Many across the country are awakening to the reality of racial injustice that has always been. This provides a key opportunity for the Biden administration to take bolder actions, try new ideas, and head into unfamiliar territory when it comes to federal science and policy. If federal leaders put the same people in the room, we will get the same answer. Instead, the Biden administration can lift new voices and listen to those who have never before had the opportunity to implement their ideas on a large scale.
The Biden administration has already begun to disrupt longstanding precedent about who gets to sit at the decision-making table. The nation’s science advisor has been elevated to the cabinet level for the first time in U.S. history. Notably, the administration has appointed experienced environmental justice leaders to high-level posts. Dr. Cecilia Martinez is an environmental justice leader who, for decades, has directed and advised science and environmental justice initiatives, from working with grassroots organizations to fight environmental pollution, to advising Senator Cory Booker’s environmental justice legislation. Dr. Martinez is now the senior director at the White House Council on Environmental Quality (CEQ). In March, the administration announced the formation of a White House Environmental Justice Advisory Council. The 26-member panel brings directly to the White House an unprecedented level of depth, breadth, and diversity of expertise on the science, policy, and community engagement elements of environmental justice.
Thus far, there is indication that the administration is serious about taking on bold new policies when it comes to addressing racial and economic inequities. One example is the Justice40 Initiative in the Biden executive order, Tackling the Climate Crisis at Home and Abroad. The order includes a bold proposal mandating that, government-wide, 40 percent of benefits from federal investments around climate and energy go directly to disadvantaged communities and provides a mechanism to track progress toward that goal. CEQ and other agencies must now implement a never-before-done idea, but the administration has put Dr. Martinez and other experts and community voices in place to do the job right.

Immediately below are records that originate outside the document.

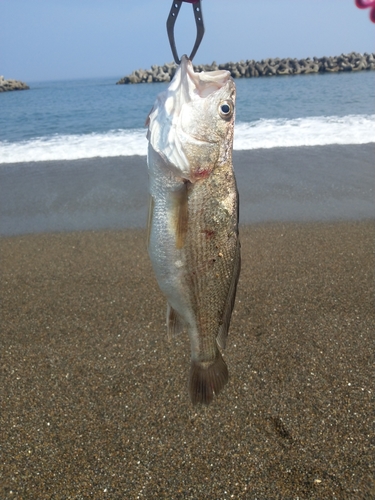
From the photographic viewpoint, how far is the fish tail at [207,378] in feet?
6.48

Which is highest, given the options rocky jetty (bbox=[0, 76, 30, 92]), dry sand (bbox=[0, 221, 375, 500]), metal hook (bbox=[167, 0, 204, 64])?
rocky jetty (bbox=[0, 76, 30, 92])

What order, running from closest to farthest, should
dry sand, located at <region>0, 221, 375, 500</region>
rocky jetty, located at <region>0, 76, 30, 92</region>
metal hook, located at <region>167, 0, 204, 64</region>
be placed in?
1. metal hook, located at <region>167, 0, 204, 64</region>
2. dry sand, located at <region>0, 221, 375, 500</region>
3. rocky jetty, located at <region>0, 76, 30, 92</region>

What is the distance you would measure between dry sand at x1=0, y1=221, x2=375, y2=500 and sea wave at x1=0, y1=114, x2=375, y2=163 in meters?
7.24

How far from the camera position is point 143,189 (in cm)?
905

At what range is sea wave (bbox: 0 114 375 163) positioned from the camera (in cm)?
1227

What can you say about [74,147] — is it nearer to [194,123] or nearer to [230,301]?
[194,123]

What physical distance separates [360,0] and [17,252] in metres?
5.66

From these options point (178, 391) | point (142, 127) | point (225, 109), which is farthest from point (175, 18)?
point (142, 127)

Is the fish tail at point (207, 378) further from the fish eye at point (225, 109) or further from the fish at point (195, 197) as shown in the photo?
the fish eye at point (225, 109)

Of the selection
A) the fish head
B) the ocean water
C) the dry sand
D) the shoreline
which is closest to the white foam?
the ocean water

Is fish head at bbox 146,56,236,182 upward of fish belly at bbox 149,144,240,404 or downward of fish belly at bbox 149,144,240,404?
upward

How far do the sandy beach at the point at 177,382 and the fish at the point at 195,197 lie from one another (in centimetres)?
182

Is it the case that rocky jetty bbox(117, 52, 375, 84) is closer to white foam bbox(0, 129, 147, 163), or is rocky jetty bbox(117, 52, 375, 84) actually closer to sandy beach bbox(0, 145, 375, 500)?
white foam bbox(0, 129, 147, 163)

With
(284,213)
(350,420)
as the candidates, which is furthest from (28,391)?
(284,213)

These are the kind of new leadership and ideas needed across the government and issue areas when it comes to science and equity. The Biden administration must keep going, keep listening to communities, and keep utilizing experts to ensure that the nation thinks bigger and bolder about how to chip away at longstanding inequities in who is served by the government’s use of science.
Conclusion
Internationally renowned environmental justice leader and 24-year EPA veteran Mustafa Santiago Ali has talked about pivotal moments in his career when factors aligned, mobilization happened, and big, seemingly immovable entities were moved; and real changes toward justice were enacted. It seems that we are now on the cusp of such a moment when it comes to science in U.S. policy.

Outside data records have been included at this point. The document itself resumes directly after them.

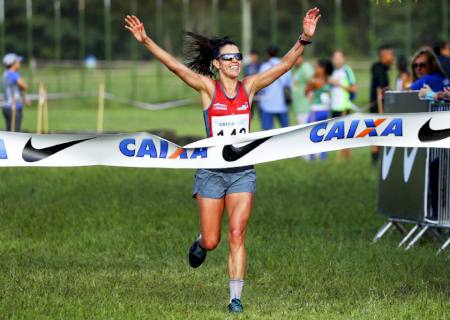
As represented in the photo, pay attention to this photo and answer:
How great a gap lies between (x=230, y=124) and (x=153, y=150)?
1.94 feet

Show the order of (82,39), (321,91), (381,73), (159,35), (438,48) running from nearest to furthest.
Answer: (438,48) → (381,73) → (321,91) → (82,39) → (159,35)

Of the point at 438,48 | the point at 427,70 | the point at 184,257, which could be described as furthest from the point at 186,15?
the point at 184,257

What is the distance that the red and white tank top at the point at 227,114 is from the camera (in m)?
10.0

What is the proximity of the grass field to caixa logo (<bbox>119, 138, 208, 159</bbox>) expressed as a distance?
1.09m

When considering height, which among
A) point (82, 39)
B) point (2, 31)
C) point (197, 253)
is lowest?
point (197, 253)

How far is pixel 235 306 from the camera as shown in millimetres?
9734

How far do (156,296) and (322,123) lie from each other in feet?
6.07

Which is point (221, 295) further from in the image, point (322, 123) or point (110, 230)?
point (110, 230)

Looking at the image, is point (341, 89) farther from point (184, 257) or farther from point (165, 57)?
point (165, 57)

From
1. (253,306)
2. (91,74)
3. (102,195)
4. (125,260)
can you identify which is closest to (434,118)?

Science can serve everyone, but, in a world of inequities, this doesn’t happen unless the people insist on it, unless our leaders use every legal and policy tool possible to ensure that inequities in the broader world aren’t reflected in scientific work and in government. Federal leaders must consciously step away from policy models that have long perpetuated inequities and push against the temptation to do what is comfortable, familiar, and easier. Only then can the United States hope to work toward science and policy that serve the long underserved.